◆ Exercise: Repeat each record exactly, skipping the pictures.

◆ Available data:
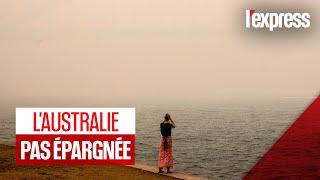 Australie : une tempête de sable frappe le pays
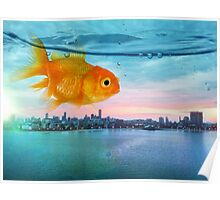 goldfish sunrise Poster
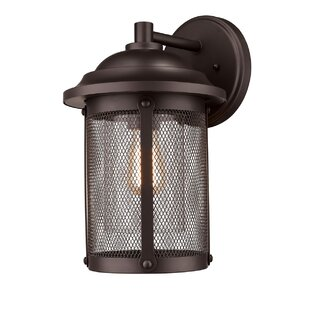 Williston Forge Arian Outdoor Sconce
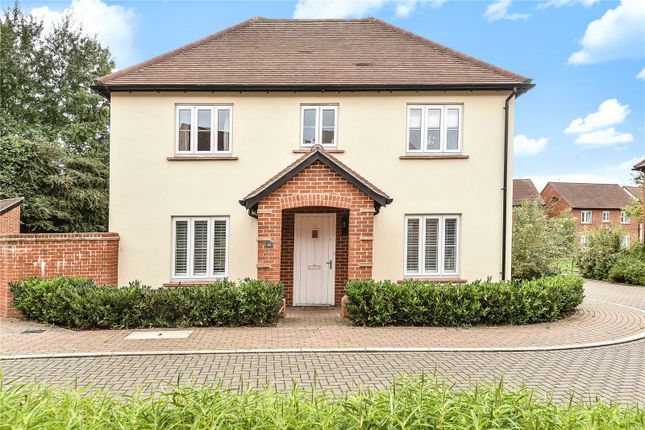 Thumbnail Detached house to rent in Bakeland Gardens, Alresford, Hampshire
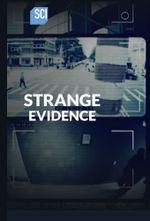 Affiche Strange Evidence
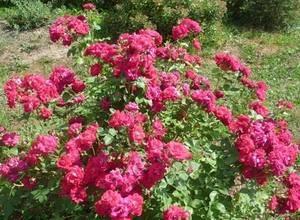 Характеристики морозоустойчивых сортов канадских роз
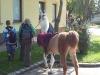 lamatrekking-wg1-2011-223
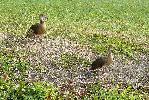 Photo of Dendrocygna eytoni (plumed whistling-duck) - McDougall, A.,QPWS,2008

◆ Your solution:
 Australie : une tempête de sable frappe le pays
 goldfish sunrise Poster
 Williston Forge Arian Outdoor Sconce
 Thumbnail Detached house to rent in Bakeland Gardens, Alresford, Hampshire
 Affiche Strange Evidence
 Характеристики морозоустойчивых сортов канадских роз
 lamatrekking-wg1-2011-223
 Photo of Dendrocygna eytoni (plumed whistling-duck) - McDougall, A.,QPWS,2008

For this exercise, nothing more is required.